Readme for SciFlow-0.4.1

[back to package description]

Scientific workflow management system

A scientific workflow is a series of computational steps which usually can be presented as a Directed Acyclic Graph (DAG).

SciFlow is to help programmers design complex workflows with ease.
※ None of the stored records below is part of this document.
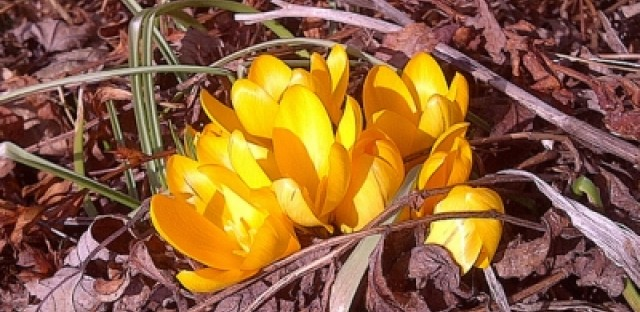 Warmer winters, climate lead to early blooms
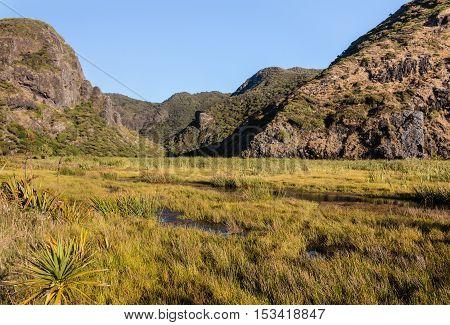 Whatipu swamp in Waitakere Ranges in New Zealand
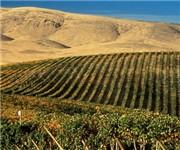Photo of Desert Hills Winery - Yakima, WA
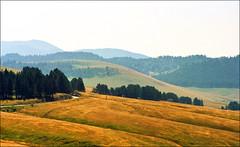 Zlatibor (Katarina 2353) Tags: summer panorama mountain film landscape nikon europe serbia valley srbija zlatibor katarinastefanovic katarina2353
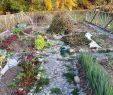 My Garden Gardena Schön 618 Best Gardenlife Images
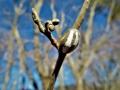 イラガの繭とマンサクの花芽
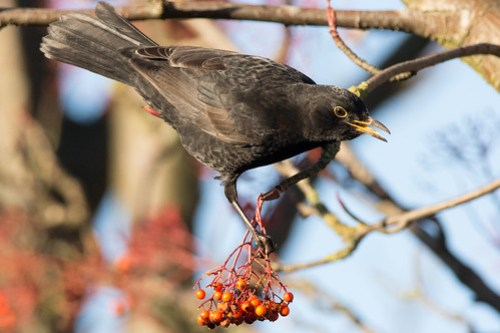 Male Blackbird watching his berry crop disappear.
Here is a trivial example. (Since we use template haskell, we need to divide this small program into two parts.)

---------------------------------------------------
-- File 1: MyModule.hs
---------------------------------------------------
{-# LANGUAGE OverloadedStrings #-}
{-# LANGUAGE TemplateHaskell #-}
module Functions
    (builder) where

import Control.Lens ((^.), (.=))
import qualified Data.Text as T
import Shelly hiding (FilePath)
import Text.Printf (printf)

import Scientific.Workflow

create :: () -> IO FilePath
create _ = do
    writeFile "hello.txt" "hello world"
    return "hello.txt"

countWords :: FilePath -> IO Int
countWords fl = do
    content <- readFile fl
    return $ length $ words content

countChars :: FilePath -> IO Int
countChars fl = do
    content <- readFile fl
    return $ sum $ map length $ words content

output :: (Int, Int) -> IO Bool
output (ws, cs) = do
    putStrLn $ printf "Number of words: %d" ws
    putStrLn $ printf "Number of characters: %d" cs
    return True

cleanUp :: (Bool, FilePath) -> IO ()
cleanUp (toBeRemoved, fl) = if toBeRemoved
    then shelly $ rm $ fromText $ T.pack fl
    else return ()

-- builder monad
builder :: Builder ()
builder = do
    node "step0" 'create $ label .= "write something to a file"
    node "step1" 'countWords $ label .= "word count"
    node "step2" 'countChars $ label .= "character count"
    node "step3" 'output $ label .= "print"
    node "step4" 'cleanUp $ label .= "remove the file"

    ["step0"] ~> "step1"
    ["step0"] ~> "step2"
    ["step1", "step2"] ~> "step3"
    ["step3", "step0"] ~> "step4"

---------------------------------------------------
-- File 2: main.hs
---------------------------------------------------
{-# LANGUAGE TemplateHaskell #-}

import System.Environment

import qualified Functions as F
import qualified Data.Text.Lazy.IO as T

import Scientific.Workflow
import Scientific.Workflow.Visualize

buildWorkflow "wf" F.builder

main :: IO ()
main = do
    (cmd:args) <- getArgs
    case cmd of
        "run" -> runWorkflow wf def
        "view" -> T.putStrLn $ renderBuilder F.builder

The workflow can be visualized by running runghc main.hs view | dot -Tpng > example.png.

example

To run the workflow, simply type runghc main.hs run. The program will create a directory to store results of each step. If being terminated prematurely, the program will use the saved data to continue from the last step.